The story swirls around its flawed main character, Ryota, who is masterfully portrayed by Hiroshi Abe. On the surface, he seems like a despicable character. A divorced gambling addict on the verge of being evicted from his tiny one room apartment, Ryota spends his days doing the sleazy work of a private detective, sometimes spying for clients and other times spying on his ex-wife. In a vexing scene, Ryota secures a decent commission only to gamble it all away at the cycling racetrack. Without a doubt, Ryota is a deadbeat dad who deserves little sympathy. However, it is impossible not to feel something for the downtrodden novelist. In Abe’s long, unshaven, and weathered face you can see goodness and a desire to do the right thing. It takes a skilled director-actor pair to generate this kind of unearned sympathy for such a disappointing character. Within Ryota there is also a metaphor for the deceiving nature of gambling. As Ryota assures his detective colleague, if he wins at the track he can buy cleats and a baseball glove for Shingo and pay for rent. The desire is true, but the treacherousness of gambling robs it of any virtue.
Where “After the Storm” hit me personally, was in its message about dreams and responsibility. As a college student, it seems as you get closer and closer to graduation people stray from their passions and focus their efforts on preparation for “the real world”. It is easy to scoff at these people and view them as sellouts. But the real world is undoubtedly coming, and when the unsuccessful dreamers cant buy baseball cleats for their children they may wish they had been more practical during college. Life changes, and with it your desires and obligations change. The comedic, high-energy senior Yoshiko has more than a few wise musings on this topic throughout the film. Your dreams do not take priority over your family. This resonates within the character of Ryota, who has never swallowed that pill. In one scene Yoshiko tells her “late blooming” son to “hurry up, or I’ll haunt you!” as she staggers toward him like a ghost. In another scene Ryota faces this problem quite starkly when he is given an opportunity to write for a Manga comic book. He turns it down out of pride, and out of his dream of becoming a self-sufficient novelist. It is a damning symbol of irony that Ryota’s one award-winning book is called “The Empty Table”.

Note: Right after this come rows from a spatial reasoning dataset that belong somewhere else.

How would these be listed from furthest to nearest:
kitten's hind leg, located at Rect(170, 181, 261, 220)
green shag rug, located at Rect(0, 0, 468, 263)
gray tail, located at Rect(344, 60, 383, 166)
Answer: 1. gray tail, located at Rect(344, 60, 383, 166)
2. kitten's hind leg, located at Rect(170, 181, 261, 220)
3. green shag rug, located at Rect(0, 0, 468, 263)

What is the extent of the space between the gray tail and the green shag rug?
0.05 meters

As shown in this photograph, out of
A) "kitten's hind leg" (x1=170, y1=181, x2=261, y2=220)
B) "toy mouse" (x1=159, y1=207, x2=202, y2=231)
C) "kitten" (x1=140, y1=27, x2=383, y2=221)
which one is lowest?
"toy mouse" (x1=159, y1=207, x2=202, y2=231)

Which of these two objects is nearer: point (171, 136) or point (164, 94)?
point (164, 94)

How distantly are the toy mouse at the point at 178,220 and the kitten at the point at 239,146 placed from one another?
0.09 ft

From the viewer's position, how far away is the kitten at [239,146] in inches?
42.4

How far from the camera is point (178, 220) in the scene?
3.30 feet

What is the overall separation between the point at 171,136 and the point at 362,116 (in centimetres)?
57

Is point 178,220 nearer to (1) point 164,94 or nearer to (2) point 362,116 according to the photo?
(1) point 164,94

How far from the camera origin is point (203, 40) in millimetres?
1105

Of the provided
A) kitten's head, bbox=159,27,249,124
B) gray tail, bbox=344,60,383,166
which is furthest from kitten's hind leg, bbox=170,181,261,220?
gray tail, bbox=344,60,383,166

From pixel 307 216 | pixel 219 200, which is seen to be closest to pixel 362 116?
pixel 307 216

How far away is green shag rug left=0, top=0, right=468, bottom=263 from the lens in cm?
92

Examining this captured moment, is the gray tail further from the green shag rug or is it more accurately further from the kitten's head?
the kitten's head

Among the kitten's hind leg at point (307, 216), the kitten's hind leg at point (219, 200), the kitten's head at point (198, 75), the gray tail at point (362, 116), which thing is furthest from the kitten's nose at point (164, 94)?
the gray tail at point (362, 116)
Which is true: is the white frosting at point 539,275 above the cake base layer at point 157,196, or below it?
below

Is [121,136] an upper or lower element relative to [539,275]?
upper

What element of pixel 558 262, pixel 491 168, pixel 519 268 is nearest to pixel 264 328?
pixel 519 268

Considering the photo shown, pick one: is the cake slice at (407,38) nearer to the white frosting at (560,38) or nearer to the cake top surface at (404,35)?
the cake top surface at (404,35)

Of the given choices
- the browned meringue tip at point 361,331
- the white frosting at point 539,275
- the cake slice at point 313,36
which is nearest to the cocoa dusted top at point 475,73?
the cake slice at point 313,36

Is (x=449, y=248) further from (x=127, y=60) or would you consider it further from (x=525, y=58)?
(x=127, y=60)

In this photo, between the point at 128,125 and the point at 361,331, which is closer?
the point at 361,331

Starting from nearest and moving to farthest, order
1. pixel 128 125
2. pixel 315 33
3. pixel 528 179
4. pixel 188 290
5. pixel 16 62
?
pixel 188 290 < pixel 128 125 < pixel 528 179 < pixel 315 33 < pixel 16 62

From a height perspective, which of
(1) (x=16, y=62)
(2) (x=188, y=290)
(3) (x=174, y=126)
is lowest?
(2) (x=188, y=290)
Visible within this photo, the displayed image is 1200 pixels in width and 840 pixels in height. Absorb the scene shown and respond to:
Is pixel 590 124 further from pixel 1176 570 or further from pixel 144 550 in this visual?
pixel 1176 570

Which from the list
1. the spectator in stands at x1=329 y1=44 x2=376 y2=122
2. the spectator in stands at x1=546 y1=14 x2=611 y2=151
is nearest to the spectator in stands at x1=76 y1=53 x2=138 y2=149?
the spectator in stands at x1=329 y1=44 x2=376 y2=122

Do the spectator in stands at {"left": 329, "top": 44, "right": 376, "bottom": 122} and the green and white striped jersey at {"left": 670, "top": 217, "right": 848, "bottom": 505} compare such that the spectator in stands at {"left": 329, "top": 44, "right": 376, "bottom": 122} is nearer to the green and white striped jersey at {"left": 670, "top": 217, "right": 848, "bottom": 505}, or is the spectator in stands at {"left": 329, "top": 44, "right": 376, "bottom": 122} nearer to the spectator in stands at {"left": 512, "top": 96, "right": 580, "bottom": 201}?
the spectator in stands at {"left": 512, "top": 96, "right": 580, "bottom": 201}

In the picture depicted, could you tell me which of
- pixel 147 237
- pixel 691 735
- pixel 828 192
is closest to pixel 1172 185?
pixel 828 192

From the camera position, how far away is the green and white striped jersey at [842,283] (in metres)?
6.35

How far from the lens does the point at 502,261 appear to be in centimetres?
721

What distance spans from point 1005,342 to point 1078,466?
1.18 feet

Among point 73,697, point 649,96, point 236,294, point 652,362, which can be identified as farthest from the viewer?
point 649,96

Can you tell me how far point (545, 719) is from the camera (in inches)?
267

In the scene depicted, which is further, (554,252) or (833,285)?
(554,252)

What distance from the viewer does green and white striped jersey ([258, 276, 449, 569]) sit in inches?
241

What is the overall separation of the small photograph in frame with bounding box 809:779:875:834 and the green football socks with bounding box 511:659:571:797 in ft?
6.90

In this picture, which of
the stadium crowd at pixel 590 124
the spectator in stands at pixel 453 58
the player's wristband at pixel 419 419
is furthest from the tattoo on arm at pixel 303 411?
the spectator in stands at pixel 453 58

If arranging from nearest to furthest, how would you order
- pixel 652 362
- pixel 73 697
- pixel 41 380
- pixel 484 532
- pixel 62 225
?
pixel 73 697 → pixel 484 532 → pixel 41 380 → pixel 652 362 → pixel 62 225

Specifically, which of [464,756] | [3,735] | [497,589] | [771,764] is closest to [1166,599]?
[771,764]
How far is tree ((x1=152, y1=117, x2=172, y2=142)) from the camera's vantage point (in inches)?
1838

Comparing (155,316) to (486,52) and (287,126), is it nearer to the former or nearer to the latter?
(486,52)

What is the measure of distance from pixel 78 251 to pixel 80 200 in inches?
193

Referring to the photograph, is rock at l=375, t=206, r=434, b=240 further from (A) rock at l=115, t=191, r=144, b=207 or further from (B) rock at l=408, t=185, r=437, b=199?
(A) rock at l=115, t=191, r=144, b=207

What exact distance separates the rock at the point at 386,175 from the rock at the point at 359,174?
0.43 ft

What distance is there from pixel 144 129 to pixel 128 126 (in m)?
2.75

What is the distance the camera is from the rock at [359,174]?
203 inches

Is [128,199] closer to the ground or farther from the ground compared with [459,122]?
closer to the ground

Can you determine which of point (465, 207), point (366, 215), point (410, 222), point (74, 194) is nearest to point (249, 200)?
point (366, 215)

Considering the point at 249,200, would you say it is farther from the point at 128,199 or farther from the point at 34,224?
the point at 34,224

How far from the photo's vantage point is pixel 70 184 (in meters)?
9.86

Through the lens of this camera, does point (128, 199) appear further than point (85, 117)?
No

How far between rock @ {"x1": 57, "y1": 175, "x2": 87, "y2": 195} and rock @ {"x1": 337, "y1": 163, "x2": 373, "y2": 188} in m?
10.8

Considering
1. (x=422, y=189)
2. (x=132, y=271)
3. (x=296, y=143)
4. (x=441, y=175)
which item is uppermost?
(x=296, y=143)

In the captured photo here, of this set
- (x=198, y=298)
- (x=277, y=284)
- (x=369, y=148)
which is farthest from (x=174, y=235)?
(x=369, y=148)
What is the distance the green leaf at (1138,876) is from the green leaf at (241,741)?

“After the Storm” does not do anything groundbreaking. There are no gimmicks or twists. The cinematography is simple and unstylized. And while there are grand analyses of human nature that arise from the story, Koreeda never thumps them over our head. In one particular scene midway through the movie, Ryota excitedly takes Shingo to a lottery kiosk to buy tickets. Ryota explains that his father had taken him to do the same as a child. It was at this moment that you could hear the air get sucked out of theater, as there was a collective sigh from the audience. Unprompted by a musical buildup or a dramatic flashback, Koreeda delivers a stinging example how the sins of the father can affect a generation through modest words and expressions.
In the end, “After the Storm” does not leave you feeling excited or inspired like a family-drama such as ”Little Miss Sunshine” would. What it does make you feel is hope for man stuck in generation-old habits and a debilitating urge to regain what he has lost forever. As Shingo asks Ryota, “Are you who you wanted to be?” his father replies, “I’m not. Not yet.” If you look closely, there are enough signs throughout the film to suggest he might be on the way.